En novembre 1896 fut inaugurée la nouvelle rose de façade (obstruée au XVIIIè siècle par Viany qui y plaça un orgue). Réalisée par le peintre verrier aixois, Louis André, elle a un diamètre de quatre mètres et est constituée de six trèfles alternés qui entourent un  médaillon hexagonal.

Le motif décoratif représente une Croix de Malte entourés de six blasons disposés en trois axes (un axe vertical pour l’Eglise et deux axes obliques pour l’Ordre de Malte et le prieuré de Saint Gilles).

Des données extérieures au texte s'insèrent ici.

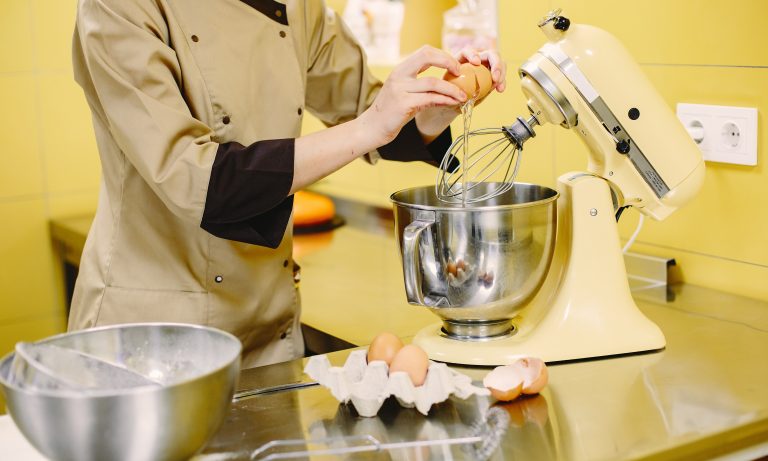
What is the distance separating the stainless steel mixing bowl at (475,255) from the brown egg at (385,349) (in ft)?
0.29

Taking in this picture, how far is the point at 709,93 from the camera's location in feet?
4.94

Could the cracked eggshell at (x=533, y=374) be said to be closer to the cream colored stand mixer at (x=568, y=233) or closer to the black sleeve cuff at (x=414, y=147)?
the cream colored stand mixer at (x=568, y=233)

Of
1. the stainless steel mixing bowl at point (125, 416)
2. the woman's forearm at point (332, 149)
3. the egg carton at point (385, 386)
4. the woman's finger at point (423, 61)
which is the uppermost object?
the woman's finger at point (423, 61)

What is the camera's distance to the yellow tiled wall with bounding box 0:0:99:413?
2430mm

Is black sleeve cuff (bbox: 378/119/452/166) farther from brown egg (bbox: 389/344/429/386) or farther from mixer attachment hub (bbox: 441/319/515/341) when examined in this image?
brown egg (bbox: 389/344/429/386)

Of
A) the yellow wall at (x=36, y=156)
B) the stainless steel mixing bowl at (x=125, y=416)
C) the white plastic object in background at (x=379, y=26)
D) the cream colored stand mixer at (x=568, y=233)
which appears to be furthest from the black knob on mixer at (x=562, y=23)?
the yellow wall at (x=36, y=156)

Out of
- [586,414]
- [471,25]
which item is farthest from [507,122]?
[586,414]

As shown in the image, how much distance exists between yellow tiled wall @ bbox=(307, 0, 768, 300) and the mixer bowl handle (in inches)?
22.6

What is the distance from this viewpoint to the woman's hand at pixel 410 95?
3.86ft

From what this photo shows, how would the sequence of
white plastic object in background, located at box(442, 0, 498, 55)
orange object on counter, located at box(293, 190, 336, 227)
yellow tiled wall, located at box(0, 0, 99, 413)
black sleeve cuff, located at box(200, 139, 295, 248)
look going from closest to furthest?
black sleeve cuff, located at box(200, 139, 295, 248)
white plastic object in background, located at box(442, 0, 498, 55)
orange object on counter, located at box(293, 190, 336, 227)
yellow tiled wall, located at box(0, 0, 99, 413)

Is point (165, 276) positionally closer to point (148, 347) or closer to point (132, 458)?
point (148, 347)

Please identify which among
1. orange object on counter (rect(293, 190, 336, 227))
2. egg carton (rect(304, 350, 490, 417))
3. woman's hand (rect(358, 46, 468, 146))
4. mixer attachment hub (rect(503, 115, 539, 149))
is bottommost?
orange object on counter (rect(293, 190, 336, 227))

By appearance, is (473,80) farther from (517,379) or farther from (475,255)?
(517,379)

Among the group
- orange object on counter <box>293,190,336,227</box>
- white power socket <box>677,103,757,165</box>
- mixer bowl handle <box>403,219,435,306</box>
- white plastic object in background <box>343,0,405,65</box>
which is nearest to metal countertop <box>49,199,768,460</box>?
mixer bowl handle <box>403,219,435,306</box>
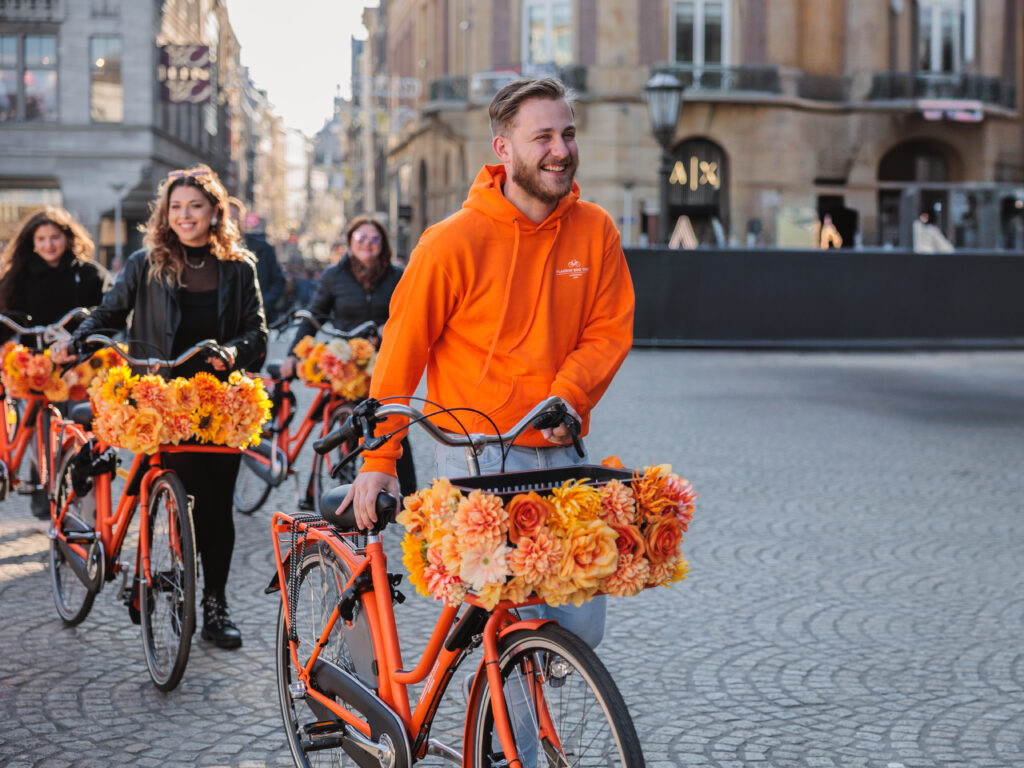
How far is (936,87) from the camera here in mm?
35812

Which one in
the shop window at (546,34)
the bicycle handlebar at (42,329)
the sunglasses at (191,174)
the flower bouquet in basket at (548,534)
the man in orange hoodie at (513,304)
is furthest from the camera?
the shop window at (546,34)

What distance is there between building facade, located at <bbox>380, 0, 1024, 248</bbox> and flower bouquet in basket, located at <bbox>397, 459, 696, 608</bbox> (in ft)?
104

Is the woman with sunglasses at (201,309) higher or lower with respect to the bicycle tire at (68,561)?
higher

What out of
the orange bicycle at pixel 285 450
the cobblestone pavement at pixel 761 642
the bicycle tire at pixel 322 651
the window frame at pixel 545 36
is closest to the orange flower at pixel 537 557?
the bicycle tire at pixel 322 651

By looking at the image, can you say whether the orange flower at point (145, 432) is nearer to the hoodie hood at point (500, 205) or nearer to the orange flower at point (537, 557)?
the hoodie hood at point (500, 205)

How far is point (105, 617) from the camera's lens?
587cm

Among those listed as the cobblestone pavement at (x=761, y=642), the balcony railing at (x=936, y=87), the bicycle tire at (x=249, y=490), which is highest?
the balcony railing at (x=936, y=87)

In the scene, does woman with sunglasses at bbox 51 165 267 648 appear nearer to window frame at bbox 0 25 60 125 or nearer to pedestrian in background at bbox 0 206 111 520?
pedestrian in background at bbox 0 206 111 520

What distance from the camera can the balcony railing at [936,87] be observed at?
117ft

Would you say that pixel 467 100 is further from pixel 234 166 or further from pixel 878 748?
pixel 234 166

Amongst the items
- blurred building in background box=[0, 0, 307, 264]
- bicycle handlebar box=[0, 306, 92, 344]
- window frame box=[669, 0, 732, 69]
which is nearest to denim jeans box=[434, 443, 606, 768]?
bicycle handlebar box=[0, 306, 92, 344]

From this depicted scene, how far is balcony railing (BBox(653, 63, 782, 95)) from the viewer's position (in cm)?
3481

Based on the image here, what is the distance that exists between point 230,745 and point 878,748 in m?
2.07

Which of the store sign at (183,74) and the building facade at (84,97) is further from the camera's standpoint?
the building facade at (84,97)
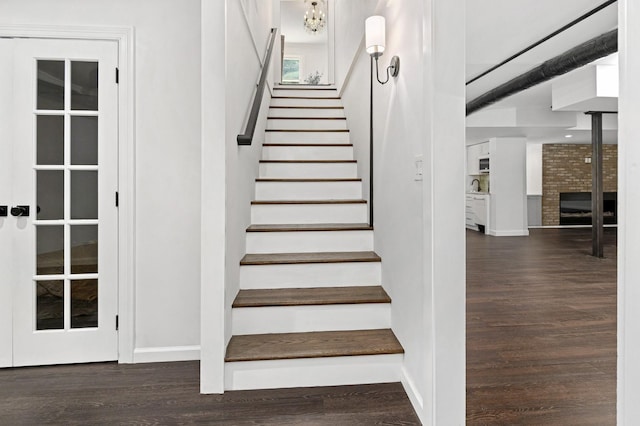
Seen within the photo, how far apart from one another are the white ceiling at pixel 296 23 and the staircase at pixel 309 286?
4933 millimetres

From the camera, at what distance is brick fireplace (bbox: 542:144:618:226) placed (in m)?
10.3

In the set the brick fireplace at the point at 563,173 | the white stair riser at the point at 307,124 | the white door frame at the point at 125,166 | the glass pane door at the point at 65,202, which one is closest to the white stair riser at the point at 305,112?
the white stair riser at the point at 307,124

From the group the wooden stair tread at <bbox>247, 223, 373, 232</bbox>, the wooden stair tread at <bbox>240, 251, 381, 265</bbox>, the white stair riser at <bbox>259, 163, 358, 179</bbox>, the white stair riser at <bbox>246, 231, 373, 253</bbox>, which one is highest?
the white stair riser at <bbox>259, 163, 358, 179</bbox>

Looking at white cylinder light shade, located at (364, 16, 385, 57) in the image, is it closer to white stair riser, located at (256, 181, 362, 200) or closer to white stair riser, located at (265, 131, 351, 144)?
white stair riser, located at (256, 181, 362, 200)

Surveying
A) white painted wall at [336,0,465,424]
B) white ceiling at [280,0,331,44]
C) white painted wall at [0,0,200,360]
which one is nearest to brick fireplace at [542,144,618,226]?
white ceiling at [280,0,331,44]

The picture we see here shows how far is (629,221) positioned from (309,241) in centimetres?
222

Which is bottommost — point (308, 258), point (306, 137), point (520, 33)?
point (308, 258)

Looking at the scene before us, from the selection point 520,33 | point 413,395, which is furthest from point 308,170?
point 520,33

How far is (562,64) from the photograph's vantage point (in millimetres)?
4152

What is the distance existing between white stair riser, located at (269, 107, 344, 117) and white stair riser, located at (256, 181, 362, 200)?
1496 mm

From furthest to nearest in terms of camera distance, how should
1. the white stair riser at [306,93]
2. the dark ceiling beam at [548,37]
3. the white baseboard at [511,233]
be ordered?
the white baseboard at [511,233] < the white stair riser at [306,93] < the dark ceiling beam at [548,37]

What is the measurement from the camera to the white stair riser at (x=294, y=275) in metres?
2.54

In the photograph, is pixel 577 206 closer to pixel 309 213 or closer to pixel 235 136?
pixel 309 213

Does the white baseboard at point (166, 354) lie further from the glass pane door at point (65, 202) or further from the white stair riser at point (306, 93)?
the white stair riser at point (306, 93)
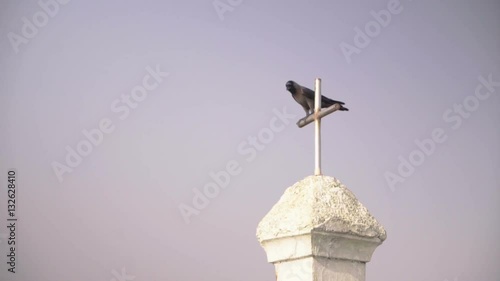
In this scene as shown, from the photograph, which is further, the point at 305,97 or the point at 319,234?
the point at 305,97

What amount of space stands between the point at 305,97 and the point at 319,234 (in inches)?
51.1

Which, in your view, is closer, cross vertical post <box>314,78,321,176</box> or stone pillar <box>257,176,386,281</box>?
stone pillar <box>257,176,386,281</box>

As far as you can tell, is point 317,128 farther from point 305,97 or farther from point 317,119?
point 305,97

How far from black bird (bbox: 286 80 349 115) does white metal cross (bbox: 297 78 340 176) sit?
3.1 inches

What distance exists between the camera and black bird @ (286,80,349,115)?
4.80m

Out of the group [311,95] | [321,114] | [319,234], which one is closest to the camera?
[319,234]

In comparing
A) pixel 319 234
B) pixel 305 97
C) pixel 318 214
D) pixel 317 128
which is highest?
pixel 305 97

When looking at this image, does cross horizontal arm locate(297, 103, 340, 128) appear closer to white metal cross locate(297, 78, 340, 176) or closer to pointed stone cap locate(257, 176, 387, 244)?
white metal cross locate(297, 78, 340, 176)

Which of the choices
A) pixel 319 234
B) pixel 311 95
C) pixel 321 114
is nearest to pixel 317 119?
pixel 321 114

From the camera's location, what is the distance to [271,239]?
4258 millimetres

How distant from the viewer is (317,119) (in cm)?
465

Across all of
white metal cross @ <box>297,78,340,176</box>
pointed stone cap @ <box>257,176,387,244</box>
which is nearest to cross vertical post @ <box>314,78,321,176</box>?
white metal cross @ <box>297,78,340,176</box>

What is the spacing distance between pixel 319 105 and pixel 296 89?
0.34 metres

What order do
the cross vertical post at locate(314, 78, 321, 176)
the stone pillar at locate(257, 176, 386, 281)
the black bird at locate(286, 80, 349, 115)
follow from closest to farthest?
the stone pillar at locate(257, 176, 386, 281) < the cross vertical post at locate(314, 78, 321, 176) < the black bird at locate(286, 80, 349, 115)
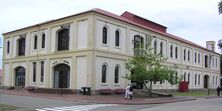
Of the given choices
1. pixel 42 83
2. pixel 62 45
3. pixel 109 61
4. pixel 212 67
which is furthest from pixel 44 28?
pixel 212 67

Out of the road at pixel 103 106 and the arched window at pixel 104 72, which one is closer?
the road at pixel 103 106

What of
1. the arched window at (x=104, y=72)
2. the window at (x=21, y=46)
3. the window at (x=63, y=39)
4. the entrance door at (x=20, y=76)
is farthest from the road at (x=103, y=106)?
the window at (x=21, y=46)

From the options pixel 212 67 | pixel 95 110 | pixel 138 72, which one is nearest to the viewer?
pixel 95 110

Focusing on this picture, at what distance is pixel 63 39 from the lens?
4631 cm

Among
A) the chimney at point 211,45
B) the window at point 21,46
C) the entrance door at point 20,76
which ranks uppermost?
the chimney at point 211,45

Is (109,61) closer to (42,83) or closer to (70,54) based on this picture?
(70,54)

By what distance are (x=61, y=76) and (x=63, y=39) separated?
4758 millimetres

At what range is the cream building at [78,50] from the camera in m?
41.8

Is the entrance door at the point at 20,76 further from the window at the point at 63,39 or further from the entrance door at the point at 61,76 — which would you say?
the window at the point at 63,39

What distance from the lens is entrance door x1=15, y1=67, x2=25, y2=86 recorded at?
53.2 m

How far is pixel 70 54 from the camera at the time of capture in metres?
44.0

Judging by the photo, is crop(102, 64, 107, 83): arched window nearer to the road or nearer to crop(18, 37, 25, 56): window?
the road

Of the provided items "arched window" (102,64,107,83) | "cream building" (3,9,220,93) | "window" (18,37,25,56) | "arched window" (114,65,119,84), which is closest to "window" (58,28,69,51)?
"cream building" (3,9,220,93)

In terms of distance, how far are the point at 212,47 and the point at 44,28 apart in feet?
161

Les couleurs qui passent du bleu au rouage selon la lumière ou l’endroit où l’on se trouve, les ornements stylisés jouant avec le soleil en font une œuvre d’art remarquable.

 

Louis André

Louis André était un peintre-verrier, né en 1852 et mort à Aix-en-Provence le 3 juillet 1938.

Biographie

Il est initié à l’art par l’abbé de Bonde. Pendant la guerre de 1870, il est combattant volontaire.

Il a créé ensuite un atelier de production de vitraux à Aix-en-Provence, rue Jacques de la Roque. Ses œuvres se retrouvent dans des églises d’Aix-en-Provence et autour:

église Saint-Jean-de-Malte d’Aix-en-Provence, rose au-dessus de l’orgue (1896),

église de la Madeleine d’Aix-en-Provence,

église du Saint-Esprit d’Aix-en-Provence,

église Notre-Dame de la Seds,

église d’Arles, Tarascon, Salon-de-Provence, Saint-Rémy-de-Provence, …

dans le Gard, à l’église Saint-Laurent de Lanuéjols, en 1892.

Après la promulgation de la loi de séparation des Églises et de l’État, en 1905, Louis André ne reçoit plus de commande et doit fermer son atelier. Il est alors devenu professeur de dessin au collège catholique et à l’école des beaux-arts d’Aix-en-Provence. Il a cessé de donner son enseignement à 82 ans.